Extension of the Postman technique to use variables instead of hard-coded values, it makes the effort more automatic and convenient. In particular, when passing the access token to a variable for reuse in other API requests, a manual copy paste »[token]” is removed each time a new request is made after a previous token expires.

Ultimately, the goal is to provide an access token to any Power BI REST API request without having to manually put the authorization token in the request. Achieving this relies on a session variable (called temp_access_token in this case as seen in the screenshot).


To obtain this result, the first step is to create a new Environment in Postman. Then add five variables to replace the hard-coded values seen in Carl's original post. I've used environment variables so I can use them across multiple collections, but narrowing the scope to collection variables would work too.

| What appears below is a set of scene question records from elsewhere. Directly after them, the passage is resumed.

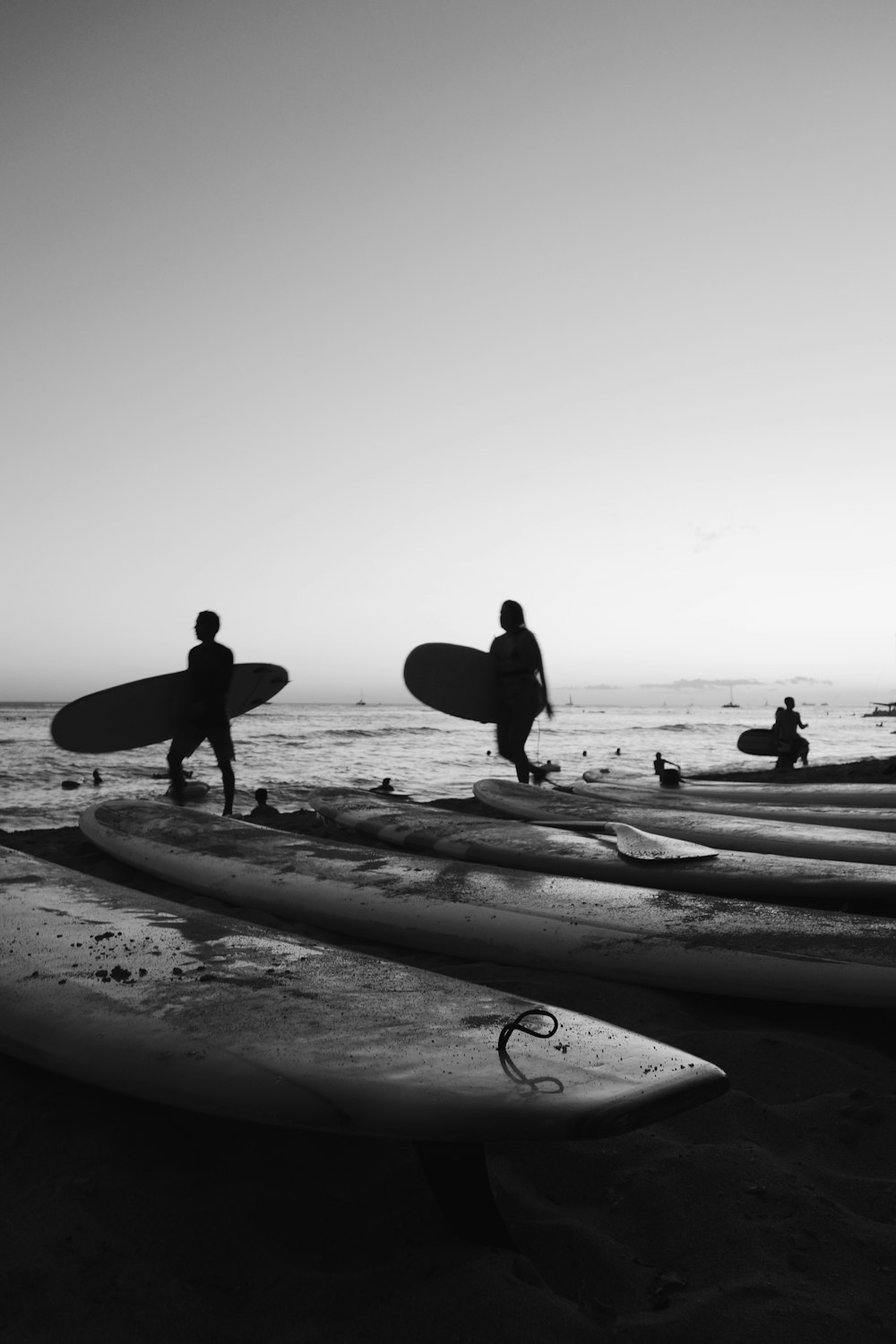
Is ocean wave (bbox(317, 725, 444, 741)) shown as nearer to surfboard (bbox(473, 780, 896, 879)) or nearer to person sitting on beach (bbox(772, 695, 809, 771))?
person sitting on beach (bbox(772, 695, 809, 771))

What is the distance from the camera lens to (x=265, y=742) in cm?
2264

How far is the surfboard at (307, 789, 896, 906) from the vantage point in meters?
3.40

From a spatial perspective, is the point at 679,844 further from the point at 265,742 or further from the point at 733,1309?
the point at 265,742

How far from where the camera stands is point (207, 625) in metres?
6.30

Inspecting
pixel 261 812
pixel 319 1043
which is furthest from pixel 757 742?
pixel 319 1043

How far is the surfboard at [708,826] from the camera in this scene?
4.12 meters

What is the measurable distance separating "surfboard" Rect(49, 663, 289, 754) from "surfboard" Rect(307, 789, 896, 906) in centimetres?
321

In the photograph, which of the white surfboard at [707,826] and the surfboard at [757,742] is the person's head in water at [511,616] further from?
the surfboard at [757,742]

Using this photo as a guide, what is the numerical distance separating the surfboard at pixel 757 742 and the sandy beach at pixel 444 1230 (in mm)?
12431

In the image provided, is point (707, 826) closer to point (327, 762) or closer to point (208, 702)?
point (208, 702)

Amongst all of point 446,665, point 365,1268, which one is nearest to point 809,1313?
point 365,1268

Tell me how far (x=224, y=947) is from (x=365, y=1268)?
1121mm

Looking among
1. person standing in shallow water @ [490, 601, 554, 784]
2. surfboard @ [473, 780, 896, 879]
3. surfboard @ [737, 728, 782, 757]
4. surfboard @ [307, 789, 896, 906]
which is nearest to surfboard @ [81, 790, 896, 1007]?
surfboard @ [307, 789, 896, 906]

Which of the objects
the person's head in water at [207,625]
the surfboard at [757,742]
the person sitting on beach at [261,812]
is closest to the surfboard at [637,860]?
the person sitting on beach at [261,812]
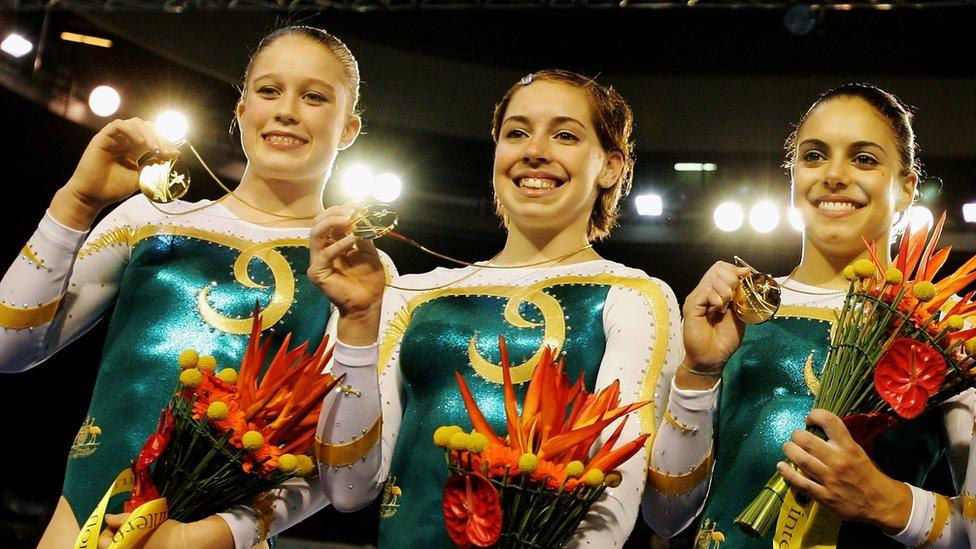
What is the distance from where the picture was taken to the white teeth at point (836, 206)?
114 inches

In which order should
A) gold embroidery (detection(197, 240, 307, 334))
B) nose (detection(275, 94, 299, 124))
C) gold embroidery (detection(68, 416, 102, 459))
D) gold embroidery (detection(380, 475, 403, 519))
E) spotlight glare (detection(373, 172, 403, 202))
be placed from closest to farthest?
gold embroidery (detection(380, 475, 403, 519)) → gold embroidery (detection(68, 416, 102, 459)) → gold embroidery (detection(197, 240, 307, 334)) → nose (detection(275, 94, 299, 124)) → spotlight glare (detection(373, 172, 403, 202))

Four variables are used in the request body to get the access token from These are just local session variables (specify Current value but do do not add sensitive data to Initial value).
1) Username - Organizational Power BI user
2) password - Power BI organization password
3) Customer identification - Your ID Azure Active Directory application
4) client_secret - Secret of your Azure Active Directory application

NOTE: Postman does not currently have a way to protect, hide, or mask variable values. After working with Microsoft products like Azure Key Vault, you feel so vulnerable just storing a password in a variable. However, for use with the grant type of OAuth = password, session variables are a step up from encoding them in the body of a request. This is especially true if you are using Postman for teams and your workspace is in sync. Just keeping this data in Current value, at least it stays local.


The fifth variable, temp_access_token, is not specified manually like the other four. Instead you will use code in the Postman Tests tab to write the access token to that variable. Tests it is an area for placing JavaScript code that is executed after the request occurs.

Get a Token

The initial API request gets the access token used in subsequent calls.

Add a new one Send application

for Headers, add:

Key = Content-Type
Value = application / x-www-form-urlencoded

for Body, which includes the variable values inside {{}}, add:

grant_type = password & username = {{username}} & password = {{password}} & client_id = {{client_id}} & client_secret = {{client_secret}} & resource = https: //

What follows is the most useful part. The code here saves you from having to manually copy and paste the bearer token in additional requests.

In Tests, add:

var token; try {
    var response = JSON.parse (responseBody); 
    token = response.access_token; 
    pm.environment.set ("temp_access_token", token);
} catch (err) {console.warn (err.message); }

The code used in Tests parses the JSON response and assigns the access_token provided by Microsoft to the temp_access_token variable.


A successful request will show the access_token and other data.


It will also write the access token to the appropriate variable.

Use the token in subsequent requests

Additional requests will depend on what you want to do with the Power BI API. However, the common step will involve passing the authorization header with the token stored as a variable.

for Headers, add:

Key = Authorization Value = Bearer {{temp_access_token}}

For example, I can use this setting to expand all workspace data in my tenant using the management / groups endpoint. I just need the dynamic authorization method, url and header. No manual copy / paste required.


You could even extend this method to include additional variables for relative endpoint URLs and more!

If you have any questions, comment below and let me know if you use Postman and find this method helpful.


Payment links

As an Amazon Associate, I earn on qualifying purchases.